The Bourbon Group: We have always had a high standard for sanitation and safety. We will continue to adapt, improve and implement new and better policies and practices.

Why should people start to come back to your business now they are allowed to do so? 

Salt Lake Power Yoga: Now more than ever, people need the practice of yoga. The practice of coming to their mat, staying in the stillness, moving their bodies and connecting with breath, other students and their teacher. We invite everyone to practice with us, whether it is from their own home or in the studio. Local studios like Salt Lake Power Yoga will make it through this crisis with support from our incredible community. Spending your dollars on our classes or on our retail goods flows directly to the teachers you love and will help keep the light on in the studio many call home. Now more than ever, small local businesses need our support. 100% goes stays local. No franchise, or corporate contracts with this local studio!

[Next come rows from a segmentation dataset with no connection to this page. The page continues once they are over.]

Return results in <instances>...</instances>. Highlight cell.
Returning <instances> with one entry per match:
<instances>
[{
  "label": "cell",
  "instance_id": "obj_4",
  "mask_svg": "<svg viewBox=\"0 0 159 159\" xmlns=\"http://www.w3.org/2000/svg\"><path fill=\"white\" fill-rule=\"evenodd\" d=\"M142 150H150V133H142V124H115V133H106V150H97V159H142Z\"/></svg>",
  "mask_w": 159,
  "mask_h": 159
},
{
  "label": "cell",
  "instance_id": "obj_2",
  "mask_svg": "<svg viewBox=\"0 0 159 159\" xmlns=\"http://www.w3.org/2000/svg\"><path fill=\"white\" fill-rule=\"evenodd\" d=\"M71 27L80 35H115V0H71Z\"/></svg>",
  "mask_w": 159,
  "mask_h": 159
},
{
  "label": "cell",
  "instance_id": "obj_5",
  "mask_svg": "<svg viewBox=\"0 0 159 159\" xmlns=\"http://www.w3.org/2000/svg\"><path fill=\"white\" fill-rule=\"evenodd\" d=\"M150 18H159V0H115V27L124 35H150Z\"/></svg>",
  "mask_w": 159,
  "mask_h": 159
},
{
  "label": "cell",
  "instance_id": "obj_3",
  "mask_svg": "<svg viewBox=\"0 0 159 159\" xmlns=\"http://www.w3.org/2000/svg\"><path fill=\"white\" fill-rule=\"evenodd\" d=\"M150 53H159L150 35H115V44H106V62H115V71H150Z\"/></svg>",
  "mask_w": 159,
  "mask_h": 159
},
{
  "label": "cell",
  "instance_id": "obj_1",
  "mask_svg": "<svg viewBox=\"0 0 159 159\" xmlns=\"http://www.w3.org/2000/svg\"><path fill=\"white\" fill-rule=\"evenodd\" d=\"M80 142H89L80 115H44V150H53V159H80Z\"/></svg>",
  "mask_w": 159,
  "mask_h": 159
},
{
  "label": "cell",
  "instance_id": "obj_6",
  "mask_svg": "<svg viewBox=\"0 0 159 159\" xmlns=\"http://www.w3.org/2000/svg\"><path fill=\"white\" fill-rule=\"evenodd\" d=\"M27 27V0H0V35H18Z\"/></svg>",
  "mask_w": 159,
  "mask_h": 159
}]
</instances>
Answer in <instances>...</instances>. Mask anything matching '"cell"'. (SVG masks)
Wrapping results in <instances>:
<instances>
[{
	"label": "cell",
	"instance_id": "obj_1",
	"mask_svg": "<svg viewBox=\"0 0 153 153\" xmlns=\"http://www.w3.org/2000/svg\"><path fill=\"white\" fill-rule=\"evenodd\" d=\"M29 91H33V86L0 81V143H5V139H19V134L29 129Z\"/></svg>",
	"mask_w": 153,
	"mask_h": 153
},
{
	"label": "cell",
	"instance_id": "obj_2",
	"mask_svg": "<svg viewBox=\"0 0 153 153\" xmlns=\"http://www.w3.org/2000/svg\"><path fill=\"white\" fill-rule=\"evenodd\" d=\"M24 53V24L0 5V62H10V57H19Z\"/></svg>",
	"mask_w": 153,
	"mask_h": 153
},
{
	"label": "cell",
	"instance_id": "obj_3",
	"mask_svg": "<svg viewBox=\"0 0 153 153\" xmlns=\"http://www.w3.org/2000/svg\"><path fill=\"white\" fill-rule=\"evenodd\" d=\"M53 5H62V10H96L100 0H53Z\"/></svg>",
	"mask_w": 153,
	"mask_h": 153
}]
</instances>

Caputos Market & Deli: The same reason they always have - out of love for the good stuff. Many of the foods we treasure most - artisan cheese, salumi, tinned seafood - has been around for hundreds of years, through world wars, natural disasters, and other global pandemics. We are committed to doing our part to ensure these traditions continue, and continually adapting in order to share how special they are. Caputo's is built on connection to our past, our present, our future, and our customers. We hope people will come to our shops (in person and online) to experience the food traditions we strive to preserve.